In order to use this Python library to upload files to Pennsieve, please follow the instruction on installing and setting up Pennsieve agent, which could be found in the documentation.

Installation

To install, run:

    pip install -U pennsieve

To install specific previous dev version, run:

    pip install -U pennsieve==0.1.0.dev2 --extra-index-url https://test.pypi.org/simple

Contributions

To update gRPC python files, execute from the src folder:

    rm src/pennsieve/protos/agent_pb2*
    cd src
    python3.9 -m grpc_tools.protoc --python_out=. -I. --grpc_python_out=. pennsieve/protos/agent.proto

Notice, this command does not produce a valid agent_pb2.py file when executed for Python3.10 or formatted by black - it does not use reflection and is reported as error for Flake8.

Source material |
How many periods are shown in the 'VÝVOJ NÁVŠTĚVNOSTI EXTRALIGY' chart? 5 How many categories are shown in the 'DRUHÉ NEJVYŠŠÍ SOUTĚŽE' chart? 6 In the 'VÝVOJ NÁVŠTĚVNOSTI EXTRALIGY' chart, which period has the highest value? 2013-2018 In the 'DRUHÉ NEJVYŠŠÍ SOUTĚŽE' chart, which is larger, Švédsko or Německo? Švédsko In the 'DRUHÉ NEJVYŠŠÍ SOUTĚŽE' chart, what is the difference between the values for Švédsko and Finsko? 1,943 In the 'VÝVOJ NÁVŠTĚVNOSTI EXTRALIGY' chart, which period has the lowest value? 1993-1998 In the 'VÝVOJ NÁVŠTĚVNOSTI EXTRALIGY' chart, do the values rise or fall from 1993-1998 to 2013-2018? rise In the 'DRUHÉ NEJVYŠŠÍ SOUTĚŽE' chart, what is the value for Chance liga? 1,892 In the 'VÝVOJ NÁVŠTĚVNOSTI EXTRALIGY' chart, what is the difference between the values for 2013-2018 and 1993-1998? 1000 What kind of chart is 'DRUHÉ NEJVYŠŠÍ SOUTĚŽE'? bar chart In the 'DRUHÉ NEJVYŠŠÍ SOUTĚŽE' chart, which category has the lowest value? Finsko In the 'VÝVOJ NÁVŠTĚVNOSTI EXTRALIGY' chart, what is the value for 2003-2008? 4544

What you need to do | Carry on the Pennsieve Python library README, picking up right after its final sentence about the Flake8 error.

Response area |
To create a package and upload it to PyPI, first update the package version in the pennsieve2/init.py, then execute:

    python -m build
    # For testing:
    twine upload -r testpypi dist/*
    # For production:
    twine upload dist/*

Mapped Datasets

The client.map wrapper exposes the agent's mapped-dataset RPCs (map, pull, push, diff) as a small Python API. The four RPCs return as soon as the agent has accepted the work — pull and push then run in the background inside the agent — so client.map also ships two blocking helpers: wait_for_pull and wait_for_push.

client.map.map(dataset_id="N:dataset:...", target_folder="/data/foo")
client.map.pull("/data/foo/subfolder")
client.map.wait_for_pull("/data/foo", expected_relative_paths=[...])

client.map.push("/data/foo")
client.map.wait_for_push(expected_files=N, subscriber_id=os.getpid())

Timeouts

Both wait helpers use an idle timeout rather than a total-duration timeout — the deadline resets each time progress is observed, so a multi-hour single-file transfer is fine as long as the agent keeps making progress. You only hit a TimeoutError when the agent goes silent.

wait_for_pull — default idle_timeout=1800 (30 min)

  • Progress signal: a new file entry appears in .pennsieve/state.json, which the agent writes on each file's completion.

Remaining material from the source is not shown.